The positive results extended to secondary endpoints as well. While the data for Overall Survival (OS) were not yet fully mature at the time of the primary analysis, they showed a favorable trend for the amivantamab combination. The findings led to the FDA’s approval of amivantamab plus chemotherapy as a first-line treatment for patients with metastatic NSCLC with EGFR exon 20 insertion mutations.
Safety Profile of the New Regimen
The safety of the amivantamab and chemotherapy combination was also evaluated. While more effective, the new regimen introduced a different set of side effects compared to chemotherapy alone. The most frequently observed adverse events included rash, toxicity affecting the nails, inflammation in the mouth (stomatitis), and infusion-related reactions.

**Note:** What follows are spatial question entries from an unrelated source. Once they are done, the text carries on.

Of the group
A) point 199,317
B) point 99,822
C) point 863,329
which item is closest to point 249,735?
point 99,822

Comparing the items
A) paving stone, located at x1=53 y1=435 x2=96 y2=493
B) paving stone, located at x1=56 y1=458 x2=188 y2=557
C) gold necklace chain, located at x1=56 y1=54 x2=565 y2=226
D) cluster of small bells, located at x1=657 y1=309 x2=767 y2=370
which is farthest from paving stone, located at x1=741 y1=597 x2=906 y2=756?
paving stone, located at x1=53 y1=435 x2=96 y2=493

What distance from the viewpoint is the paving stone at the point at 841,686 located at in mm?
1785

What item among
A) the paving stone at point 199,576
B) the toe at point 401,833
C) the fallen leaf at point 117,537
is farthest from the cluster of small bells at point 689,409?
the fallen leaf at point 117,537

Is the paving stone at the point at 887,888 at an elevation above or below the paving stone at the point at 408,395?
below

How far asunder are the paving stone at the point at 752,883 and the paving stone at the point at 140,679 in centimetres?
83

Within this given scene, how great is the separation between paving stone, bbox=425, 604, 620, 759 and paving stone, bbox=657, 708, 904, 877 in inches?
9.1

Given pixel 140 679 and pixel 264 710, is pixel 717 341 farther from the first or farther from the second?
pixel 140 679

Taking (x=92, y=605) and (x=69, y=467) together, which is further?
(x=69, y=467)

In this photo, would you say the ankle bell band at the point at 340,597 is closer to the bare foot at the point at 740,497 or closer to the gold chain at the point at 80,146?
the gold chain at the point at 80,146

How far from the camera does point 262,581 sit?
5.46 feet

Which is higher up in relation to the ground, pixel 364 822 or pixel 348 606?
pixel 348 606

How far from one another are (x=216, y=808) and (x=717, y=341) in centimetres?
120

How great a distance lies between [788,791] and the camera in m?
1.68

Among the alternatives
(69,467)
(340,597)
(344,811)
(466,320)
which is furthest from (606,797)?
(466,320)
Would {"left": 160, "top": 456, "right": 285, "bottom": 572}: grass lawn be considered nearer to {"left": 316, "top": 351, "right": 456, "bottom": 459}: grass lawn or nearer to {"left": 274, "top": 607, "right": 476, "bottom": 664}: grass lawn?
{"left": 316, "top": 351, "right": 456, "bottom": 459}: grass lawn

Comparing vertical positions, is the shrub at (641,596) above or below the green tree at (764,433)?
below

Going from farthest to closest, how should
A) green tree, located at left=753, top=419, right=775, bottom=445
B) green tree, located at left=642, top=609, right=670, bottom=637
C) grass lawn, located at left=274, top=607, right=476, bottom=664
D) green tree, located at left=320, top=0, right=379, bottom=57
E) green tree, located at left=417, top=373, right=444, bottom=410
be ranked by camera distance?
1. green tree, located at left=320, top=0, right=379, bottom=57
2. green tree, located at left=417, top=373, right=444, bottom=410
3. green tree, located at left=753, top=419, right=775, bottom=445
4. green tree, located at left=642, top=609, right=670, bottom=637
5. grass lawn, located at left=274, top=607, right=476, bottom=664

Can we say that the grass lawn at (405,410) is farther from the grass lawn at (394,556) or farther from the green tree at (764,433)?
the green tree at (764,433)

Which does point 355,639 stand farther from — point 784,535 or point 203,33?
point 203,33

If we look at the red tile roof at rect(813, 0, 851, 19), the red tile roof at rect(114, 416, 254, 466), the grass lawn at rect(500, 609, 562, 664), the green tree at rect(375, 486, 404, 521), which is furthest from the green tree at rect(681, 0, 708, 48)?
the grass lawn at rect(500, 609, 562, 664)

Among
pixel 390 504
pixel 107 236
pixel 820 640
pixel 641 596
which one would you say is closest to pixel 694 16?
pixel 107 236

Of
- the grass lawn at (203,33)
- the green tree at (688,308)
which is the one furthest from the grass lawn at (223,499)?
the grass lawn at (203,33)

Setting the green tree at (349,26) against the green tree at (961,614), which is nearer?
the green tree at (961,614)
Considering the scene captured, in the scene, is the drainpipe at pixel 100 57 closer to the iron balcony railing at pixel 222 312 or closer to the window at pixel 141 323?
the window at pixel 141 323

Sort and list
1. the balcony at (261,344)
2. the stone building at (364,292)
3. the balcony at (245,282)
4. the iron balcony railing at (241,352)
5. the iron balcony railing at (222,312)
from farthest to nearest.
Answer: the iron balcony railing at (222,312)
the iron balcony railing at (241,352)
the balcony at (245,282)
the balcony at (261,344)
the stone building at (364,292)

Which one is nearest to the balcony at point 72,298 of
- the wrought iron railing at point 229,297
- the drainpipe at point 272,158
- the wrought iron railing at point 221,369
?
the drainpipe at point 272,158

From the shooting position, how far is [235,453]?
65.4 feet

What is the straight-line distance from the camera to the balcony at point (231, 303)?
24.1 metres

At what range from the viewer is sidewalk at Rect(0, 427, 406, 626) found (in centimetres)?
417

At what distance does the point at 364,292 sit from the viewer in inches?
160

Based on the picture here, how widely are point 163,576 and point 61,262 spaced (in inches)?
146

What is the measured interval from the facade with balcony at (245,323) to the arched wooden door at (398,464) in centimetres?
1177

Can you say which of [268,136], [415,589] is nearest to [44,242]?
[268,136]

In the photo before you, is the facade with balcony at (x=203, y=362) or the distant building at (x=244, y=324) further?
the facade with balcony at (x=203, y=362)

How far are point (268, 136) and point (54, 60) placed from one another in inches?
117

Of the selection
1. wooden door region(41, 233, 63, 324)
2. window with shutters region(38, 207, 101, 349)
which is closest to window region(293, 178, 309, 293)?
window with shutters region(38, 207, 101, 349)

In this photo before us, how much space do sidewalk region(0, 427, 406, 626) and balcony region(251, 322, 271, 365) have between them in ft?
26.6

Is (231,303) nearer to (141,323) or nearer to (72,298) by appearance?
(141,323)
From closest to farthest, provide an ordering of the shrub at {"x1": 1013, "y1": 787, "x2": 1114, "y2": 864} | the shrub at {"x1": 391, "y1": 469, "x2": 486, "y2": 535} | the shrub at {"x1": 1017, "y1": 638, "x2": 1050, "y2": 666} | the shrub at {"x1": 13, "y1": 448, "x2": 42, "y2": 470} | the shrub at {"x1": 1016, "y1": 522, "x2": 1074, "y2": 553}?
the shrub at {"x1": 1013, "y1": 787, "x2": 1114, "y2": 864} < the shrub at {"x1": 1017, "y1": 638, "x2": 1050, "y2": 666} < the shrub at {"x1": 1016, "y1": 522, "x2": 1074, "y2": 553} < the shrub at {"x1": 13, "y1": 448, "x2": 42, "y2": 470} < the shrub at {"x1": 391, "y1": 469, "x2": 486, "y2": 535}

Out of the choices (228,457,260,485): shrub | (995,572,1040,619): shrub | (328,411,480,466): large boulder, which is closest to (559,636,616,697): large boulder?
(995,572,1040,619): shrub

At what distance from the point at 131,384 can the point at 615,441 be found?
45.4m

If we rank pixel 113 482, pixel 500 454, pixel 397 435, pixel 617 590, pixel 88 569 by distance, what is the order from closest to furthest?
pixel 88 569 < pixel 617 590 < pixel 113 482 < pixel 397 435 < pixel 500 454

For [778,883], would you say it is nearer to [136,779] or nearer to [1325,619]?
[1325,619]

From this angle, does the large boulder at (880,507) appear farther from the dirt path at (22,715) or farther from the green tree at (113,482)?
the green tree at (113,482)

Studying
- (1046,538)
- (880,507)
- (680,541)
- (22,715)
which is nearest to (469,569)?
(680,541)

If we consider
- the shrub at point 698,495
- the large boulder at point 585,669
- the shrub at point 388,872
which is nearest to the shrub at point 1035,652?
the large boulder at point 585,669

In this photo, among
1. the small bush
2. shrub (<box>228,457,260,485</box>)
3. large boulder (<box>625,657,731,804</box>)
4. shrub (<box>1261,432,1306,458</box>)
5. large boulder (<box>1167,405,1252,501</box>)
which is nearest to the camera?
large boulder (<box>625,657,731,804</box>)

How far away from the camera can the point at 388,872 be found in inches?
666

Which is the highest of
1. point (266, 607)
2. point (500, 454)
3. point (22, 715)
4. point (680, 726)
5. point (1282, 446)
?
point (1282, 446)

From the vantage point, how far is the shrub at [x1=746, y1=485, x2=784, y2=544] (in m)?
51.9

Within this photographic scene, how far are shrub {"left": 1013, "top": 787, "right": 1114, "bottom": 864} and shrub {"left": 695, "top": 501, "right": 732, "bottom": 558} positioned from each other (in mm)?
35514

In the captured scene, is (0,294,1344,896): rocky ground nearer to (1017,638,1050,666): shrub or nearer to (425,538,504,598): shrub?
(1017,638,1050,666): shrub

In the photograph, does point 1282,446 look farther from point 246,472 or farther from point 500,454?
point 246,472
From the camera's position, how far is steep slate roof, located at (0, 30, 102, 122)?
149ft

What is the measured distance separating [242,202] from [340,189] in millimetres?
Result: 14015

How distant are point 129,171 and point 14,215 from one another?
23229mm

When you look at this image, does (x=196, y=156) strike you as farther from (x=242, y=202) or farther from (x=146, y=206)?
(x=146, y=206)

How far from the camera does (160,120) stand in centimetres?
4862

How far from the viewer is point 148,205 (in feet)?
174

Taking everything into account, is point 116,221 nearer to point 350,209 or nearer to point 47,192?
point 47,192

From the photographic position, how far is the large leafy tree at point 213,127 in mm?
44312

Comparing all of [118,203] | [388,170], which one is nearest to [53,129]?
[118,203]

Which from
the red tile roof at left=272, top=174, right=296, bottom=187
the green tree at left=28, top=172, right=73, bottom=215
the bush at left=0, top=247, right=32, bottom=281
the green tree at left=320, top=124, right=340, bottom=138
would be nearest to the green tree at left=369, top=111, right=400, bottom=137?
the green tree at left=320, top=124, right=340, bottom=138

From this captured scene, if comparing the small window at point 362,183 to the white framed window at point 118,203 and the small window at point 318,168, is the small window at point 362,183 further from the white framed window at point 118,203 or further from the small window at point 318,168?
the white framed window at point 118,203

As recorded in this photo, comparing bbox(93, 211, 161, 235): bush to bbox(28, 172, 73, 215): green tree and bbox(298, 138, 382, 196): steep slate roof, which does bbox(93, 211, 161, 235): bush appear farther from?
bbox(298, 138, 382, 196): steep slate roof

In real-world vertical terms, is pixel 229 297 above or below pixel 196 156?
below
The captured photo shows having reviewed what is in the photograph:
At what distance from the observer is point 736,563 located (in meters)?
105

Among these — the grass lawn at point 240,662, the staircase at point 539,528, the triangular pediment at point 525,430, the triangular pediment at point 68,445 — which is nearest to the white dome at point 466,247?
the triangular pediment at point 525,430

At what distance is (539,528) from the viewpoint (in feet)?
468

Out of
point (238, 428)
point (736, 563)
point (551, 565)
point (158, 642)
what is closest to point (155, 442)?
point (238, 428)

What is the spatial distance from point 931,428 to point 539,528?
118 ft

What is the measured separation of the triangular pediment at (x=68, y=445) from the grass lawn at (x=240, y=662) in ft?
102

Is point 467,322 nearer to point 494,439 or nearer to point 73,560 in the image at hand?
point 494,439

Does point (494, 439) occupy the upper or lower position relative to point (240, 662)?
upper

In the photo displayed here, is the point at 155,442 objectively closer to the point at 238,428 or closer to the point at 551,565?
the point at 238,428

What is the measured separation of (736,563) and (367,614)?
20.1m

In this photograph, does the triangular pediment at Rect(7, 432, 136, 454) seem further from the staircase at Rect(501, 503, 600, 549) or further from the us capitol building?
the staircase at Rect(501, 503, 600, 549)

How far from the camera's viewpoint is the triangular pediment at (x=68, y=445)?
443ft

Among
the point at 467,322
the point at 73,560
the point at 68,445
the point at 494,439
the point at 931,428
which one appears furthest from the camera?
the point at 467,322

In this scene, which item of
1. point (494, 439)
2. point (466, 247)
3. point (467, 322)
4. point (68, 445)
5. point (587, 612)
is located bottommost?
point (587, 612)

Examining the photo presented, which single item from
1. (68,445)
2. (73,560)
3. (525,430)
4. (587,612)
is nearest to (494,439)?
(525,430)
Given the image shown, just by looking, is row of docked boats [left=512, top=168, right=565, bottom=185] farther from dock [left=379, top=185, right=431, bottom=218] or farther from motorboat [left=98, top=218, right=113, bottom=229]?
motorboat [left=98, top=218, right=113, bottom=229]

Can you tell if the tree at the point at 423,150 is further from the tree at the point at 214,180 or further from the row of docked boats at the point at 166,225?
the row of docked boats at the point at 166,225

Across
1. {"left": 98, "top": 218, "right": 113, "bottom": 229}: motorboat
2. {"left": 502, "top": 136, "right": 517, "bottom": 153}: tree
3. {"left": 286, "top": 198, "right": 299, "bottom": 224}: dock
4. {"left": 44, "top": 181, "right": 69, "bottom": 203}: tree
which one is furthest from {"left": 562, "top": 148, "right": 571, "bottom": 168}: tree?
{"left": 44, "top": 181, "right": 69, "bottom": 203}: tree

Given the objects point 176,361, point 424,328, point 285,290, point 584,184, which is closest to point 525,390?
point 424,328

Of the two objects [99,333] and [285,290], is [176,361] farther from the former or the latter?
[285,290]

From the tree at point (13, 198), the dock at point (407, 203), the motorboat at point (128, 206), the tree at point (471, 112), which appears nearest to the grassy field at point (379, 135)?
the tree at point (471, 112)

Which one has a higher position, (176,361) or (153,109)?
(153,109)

Infusion-related reactions are a known side effect of antibody-based therapies, occurring during or shortly after administration. Other common side effects reported included fatigue, swelling (edema), constipation, and decreased appetite. These effects are consistent with what has been observed in other studies of these drugs.
The overall safety profile was considered manageable within the context of the efficacy benefit. The prescribing information includes specific recommendations for managing these side effects. The addition of amivantamab did not lead to an unexpected level of toxicity that would outweigh its positive impact.